I am a native in this world And think in it as a native thinks

Sunday, April 15, 2012

The end of all our exploring will be to arrive where we started


Back in Johannesburg, back at the D'Oreale Grande, after a journey that was less than two weeks but seemed much longer. Every day was so rich and full of new experiences that it was as though time itself expanded and suddenly accommodated many more hours than the paltry twenty-four I'm used to.

I'm having herb tea in the garden, listening to what I now know are Cape turtledoves cooing in the trees, the four notes that struck me as so foreign, doves "with a South African accent," our first day here, and now is a familiar, and reassuring, sound.

The tour group has broken up. Those going on the optional extension to Cape Town left this morning; everyone else is doing a tour of Soweto and a visit to Nelson Mandela's house, now a museum, before heading to the airport for flights home this evening.

I woke up with one of those intestinal viruses we were warned to expect here, which at least waited until the last day to show up. I couldn't possibly endure a bus tour, so I arranged to keep my hotel room until five o'clock and I'm trying to recover enough to face the sixteen hour flight tonight. Being unwell so far away from home is always stressful; being unwell here is almost hallucinatory.

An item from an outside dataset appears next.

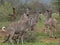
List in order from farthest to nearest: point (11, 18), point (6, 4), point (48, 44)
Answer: point (6, 4)
point (11, 18)
point (48, 44)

Wherever you go, there you are. I've quoted that many times about being in new places and new situations. I've always thought that it was obviously true, that it was in fact what I love most about travel. When you find yourself on the Great Wall, or riding a camel by the pyramids, or sitting at a cafe in Paris, the fact that it's still you there, the same old self, is what makes the new place, a place you may have dreamed about for years, suddenly possible, suddenly real.
                       The world, it was the old world yet,
                       I was I, my things were wet
But so much of this trip felt like a dream, a fiction, that I started to feel as though I myself was also a fiction. I don't think I've ever been less self-conscious, in the best possible way, than I was on this trip.


1 comment:

Paul said...

Thanks for sharing all of these wonderful pictures. I almost commented "Great picture" a number of times but realized I'd either have to do it on every one or none. They really are great pictures, and the narration just made them that much better. Congratulations on an amazing trip.